Saturday, November 3, 2007

the Path of the Human Being - Part 2 - the 5 Stages


1. -- AWAKENING

Here we experience an opening, kensho (Japanese word for awakening). This might happen only once or repeatedly. Here we catch perhaps a glimpse, or an even more clear experience of our true self, that life as we know it is not exactly as it appears. But instead, we have a profound realization, a knowing of the inarguable truth that we are The Way. But as time goes on, we discover that we are no longer in the state of awakening, that it is no longer an immediate felt sense state of being. Instead the experience of awakening fades into a memory that we find ourselves constantly referring back to. After this, we are possessed by a strong desire to make this a 24/7 experience and we set out on a spiritual path to make this spiritual state a permanent way of being. But yet we’re firmly removed from the experience. This presents dangers for those of us who teach spirituality because we’re teaching about awakening in the 3rd person rather than having a 1st person experience of it while teaching. We begin to fake it until we hopefully make it.
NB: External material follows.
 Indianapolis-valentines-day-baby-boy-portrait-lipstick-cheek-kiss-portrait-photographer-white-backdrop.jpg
2. -- SURRENDER AND SUBMISSION

This is a lengthy process of letting go of old concepts, beliefs and opinions; the ways in which we think it ought to be, should be, might be, rather than relating directly to a felt lived sense and relating to that. In the course of this path, we may submit and surrender to a teaching or a spiritual path. We receive many new teachings and gather new ideas and concepts. But as we aspire to be truly spiritual people, good people, we begin to disown all the qualities that we consider to be unspiritual. For instance, really spiritual people don’t get angry, aren’t egotistical, aren’t depressed, etc., and so we disown these qualities and relegate them to the shadow. We’ve become even more distorted and one-sided as we try to return to the awakened experience and to be “spiritual”. Shadow work becomes more important than ever during this stage. Roshi says that the majority of us are in stuck in this stage, and that it can take many years to move through and beyond it.
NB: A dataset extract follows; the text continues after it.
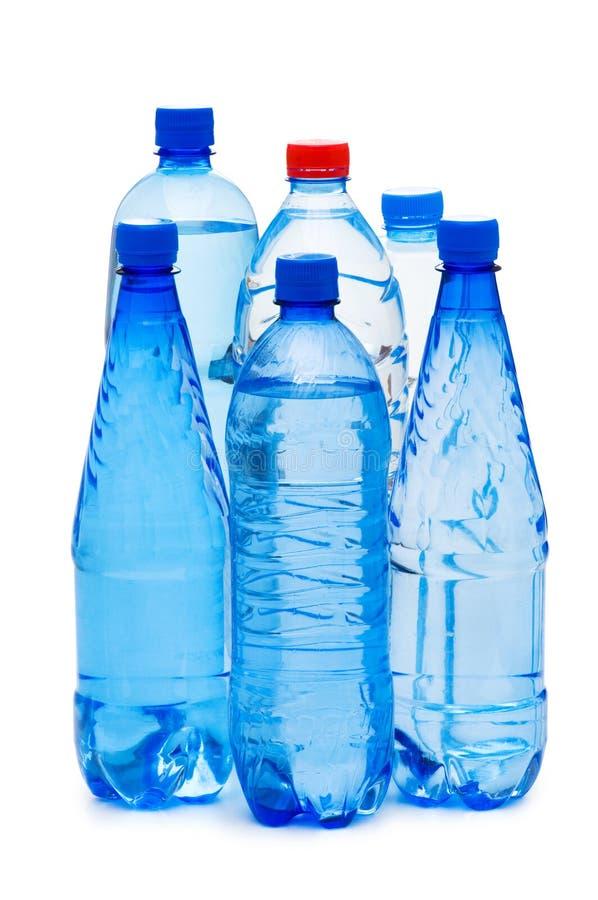 Flessen geïsoleerdh water royalty-vrije stock foto's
Stage 3 – GREAT DEATH & GREAT LIBERATION

Any doubt about who you are is completely gone. This stage is also called Supreme Enlightenment. All concepts are entirely gone and we are living in direct contact with reality. This is also called Buddha Mind or the absolute. We feel that we have entirely been successful in eliminating the self or the ego. It feels incredibly free and a tremendous relief; but it is just another trap. We might find ourselves saying things like “I don’t feel anger or pain anymore”. But this is because now we’ve completely and thoroughly disowned the egoic self. To others, we come across as impersonal and condescending but we don’t see this. Very few people make it beyond this stage because the pseudo peacefulness is highly addictive. If we can see the trap of it, we must consciously choose to give it up.

Stage 4 – FALL FROM GRACE

This is an experience of great disillusionment. The ego comes back in full force with all its disowned emotions. But because we thought ego was gone long ago, all our filters are also gone and we have nothing to protect us from feeling the full experience of all of our emotions. What’s even more painful is that we not only do we feel our own emotions, but we also feel every one else’s. It is a time of deep despair where everything seems pointless. At this stage, the task is to completely own all our feelings, positive and negative, and to consciously choose to feel them and not disown them yet again. This is where we can work with the emotions in a tantric manner.

5. -- THE HUMAN BEING

This is the stage where we consciously choose to be a human being and to embrace the ego as an important aspect and embrace it consciously and completely. This is where we fully integrate as being human. Here we have the ultimate flexibility, to feel, to own and to experience the entire spectrum of human emotions. Very few people make it to here. It could take years or even lifetimes to accomplish.


All of this reminds me of one of my favorite stories about Chogyam Trungpa Rinpoche. Notorious for showing up late at his own lectures, he strode into one gathering, already speaking as he entered the room. He said that the spiritual path is a very arduous one. If you haven’t begun as yet, you might want to reconsider. But if you have already begun, it’s best to finish.

Friday, November 2, 2007

The Path of the Human Being - Part 1


I’m going to try to convey the teaching that Roshi gave last weekend. It’s a brilliant bit of dharma teaching that I think some folks might enjoy. But because it’s somewhat long, this will be a multiple posting. I’m going to try to condense it without losing the flavor of it. So I ask for your patience.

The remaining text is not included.